Set out every line of the records below as a Markdown table with the columns "Row" and "Entry," numbering the rows and skipping blank lines. Leave the pictures out of your answer.

* begin *

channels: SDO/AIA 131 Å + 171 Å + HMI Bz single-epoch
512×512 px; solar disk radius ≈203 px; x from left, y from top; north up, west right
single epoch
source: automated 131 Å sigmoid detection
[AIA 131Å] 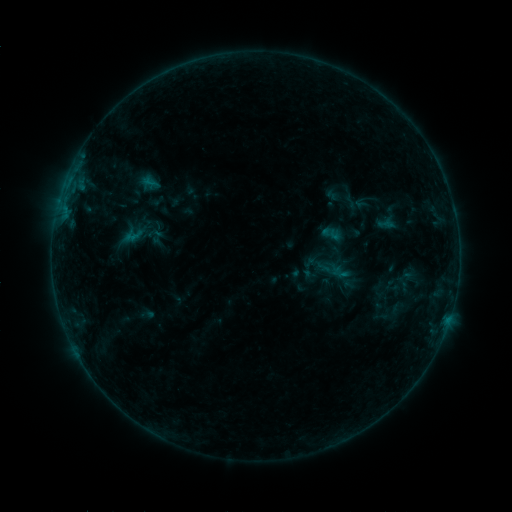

* end *

- Written response -
| Row | Entry |
|---|---|
| 1 | channels: SDO/AIA 131 Å + 171 Å + HMI Bz single-epoch |
| 2 | 512×512 px; solar disk radius ≈203 px; x from left, y from top; north up, west right |
| 3 | single epoch |
| 4 | source: automated 131 Å sigmoid detection |
| 5 | [AIA 131Å]  |